But Steve also unpacked some of A.I.’s current limitations for accounting:
- A.I. doesn’t immediately understand business context
- A.I. isn’t ready for regulatory reporting or external audits
- Custom tech stacks often require human judgment and creative problem-solving
- Improperly implemented tools can reinforce silos instead of solving them
As a broker-dealer, Public.com is subject to specific SEC and FINRA regulations, meaning that a significant portion of their workflows related to those regulations can’t be automated just yet. Nevertheless, the company’s accounting operations function is well-positioned to monitor emerging opportunities to leverage A.I. and automation.
Why Companies Are Investing in Accounting Operations
The benefits of accounting operations are clear. The function is becoming an increasingly important differentiator for companies like Public.com, where accounting operations has unlocked:
- Faster close cycles without compromising control
- More automation that actually fits the business
- Tighter collaboration with IT, product, and FP&A
- Stronger audit readiness and internal visibility
- Less manual work and happier team members
These are not abstract or far-flung outcomes. They’re the result of team alignment, strategic planning, concrete improvements to workflows, and use of platforms like Numeric that support visibility, consistency, and accountability.

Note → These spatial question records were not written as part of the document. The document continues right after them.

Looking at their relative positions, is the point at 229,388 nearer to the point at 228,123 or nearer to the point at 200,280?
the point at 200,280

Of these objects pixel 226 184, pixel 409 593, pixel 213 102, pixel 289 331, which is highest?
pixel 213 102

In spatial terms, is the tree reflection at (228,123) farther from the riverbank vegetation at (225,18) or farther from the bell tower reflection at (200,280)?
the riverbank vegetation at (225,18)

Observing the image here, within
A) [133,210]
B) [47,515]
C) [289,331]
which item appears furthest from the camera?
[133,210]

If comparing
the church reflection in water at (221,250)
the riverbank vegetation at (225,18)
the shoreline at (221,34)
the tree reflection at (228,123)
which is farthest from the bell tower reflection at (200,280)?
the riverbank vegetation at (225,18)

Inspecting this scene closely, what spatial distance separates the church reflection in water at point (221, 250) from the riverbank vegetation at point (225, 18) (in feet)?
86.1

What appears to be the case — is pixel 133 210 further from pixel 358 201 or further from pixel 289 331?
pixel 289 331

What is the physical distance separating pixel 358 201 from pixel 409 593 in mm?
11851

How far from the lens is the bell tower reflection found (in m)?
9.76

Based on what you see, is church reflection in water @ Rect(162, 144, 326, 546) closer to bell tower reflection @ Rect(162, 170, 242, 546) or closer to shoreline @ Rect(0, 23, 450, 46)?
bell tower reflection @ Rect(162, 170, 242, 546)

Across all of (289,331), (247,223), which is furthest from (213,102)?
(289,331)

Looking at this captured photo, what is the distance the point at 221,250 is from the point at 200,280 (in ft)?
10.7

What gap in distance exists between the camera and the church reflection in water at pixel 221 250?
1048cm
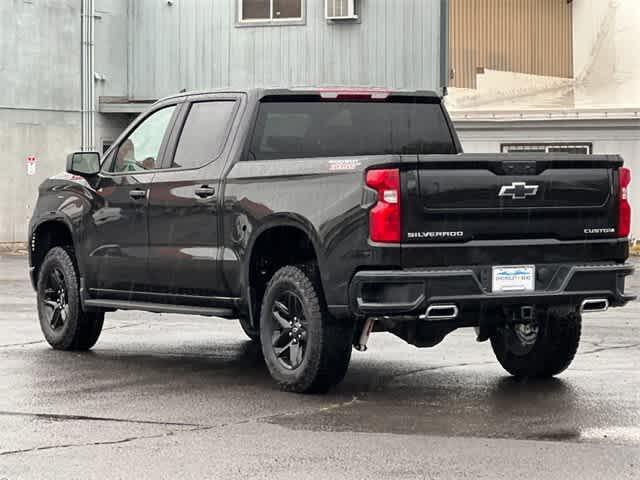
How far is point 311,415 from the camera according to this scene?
8922mm

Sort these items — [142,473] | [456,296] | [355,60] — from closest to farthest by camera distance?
1. [142,473]
2. [456,296]
3. [355,60]

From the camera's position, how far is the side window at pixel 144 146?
11352 mm

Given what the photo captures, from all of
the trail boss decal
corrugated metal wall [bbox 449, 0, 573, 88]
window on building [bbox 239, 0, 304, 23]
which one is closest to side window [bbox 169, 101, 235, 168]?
the trail boss decal

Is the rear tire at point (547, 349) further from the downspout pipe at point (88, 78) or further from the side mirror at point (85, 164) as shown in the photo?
the downspout pipe at point (88, 78)

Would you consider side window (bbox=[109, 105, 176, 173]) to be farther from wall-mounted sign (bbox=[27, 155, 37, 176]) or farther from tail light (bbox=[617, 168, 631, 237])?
wall-mounted sign (bbox=[27, 155, 37, 176])

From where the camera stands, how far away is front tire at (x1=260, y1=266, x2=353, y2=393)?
9492 millimetres

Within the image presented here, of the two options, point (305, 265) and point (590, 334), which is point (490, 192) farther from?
point (590, 334)

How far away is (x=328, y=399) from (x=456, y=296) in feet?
3.66

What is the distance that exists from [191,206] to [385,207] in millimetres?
2104

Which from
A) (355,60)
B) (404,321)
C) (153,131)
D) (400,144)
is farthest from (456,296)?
(355,60)

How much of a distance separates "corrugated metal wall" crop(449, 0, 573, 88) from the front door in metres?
20.2

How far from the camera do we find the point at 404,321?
9.51m

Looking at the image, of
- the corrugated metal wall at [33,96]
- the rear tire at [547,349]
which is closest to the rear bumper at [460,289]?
the rear tire at [547,349]

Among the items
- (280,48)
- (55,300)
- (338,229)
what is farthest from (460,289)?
(280,48)
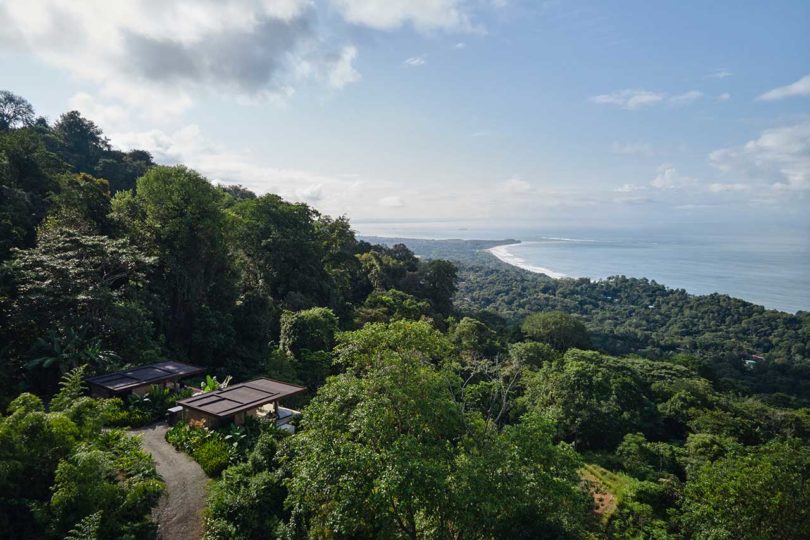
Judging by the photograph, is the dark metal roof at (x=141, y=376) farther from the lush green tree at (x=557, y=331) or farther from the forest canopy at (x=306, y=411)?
the lush green tree at (x=557, y=331)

In any company, finance teams shouldn’t have to rely on spreadsheets and tribal knowledge. Accounting operations gives teams the structure they need to meet deadlines, deliver insights, and support the business in real time.
Final Thoughts
Modern accounting is smarter, more collaborative, and scalable by design. Accounting operations makes this a reality by giving accountants the tools to move from data prep to decision support. Accounting operations also creates the structure needed for automation to actually work, and it upgrades the month-end close process from an ad hoc process into a valuable source of insights.
Public.com’s journey shows what’s possible. With the right supporting function in place and the right tools in hand, accounting can become a force multiplier for the business.
As Steve put it, accounting operations is the track the train runs on. Once it’s in place, the whole company moves faster.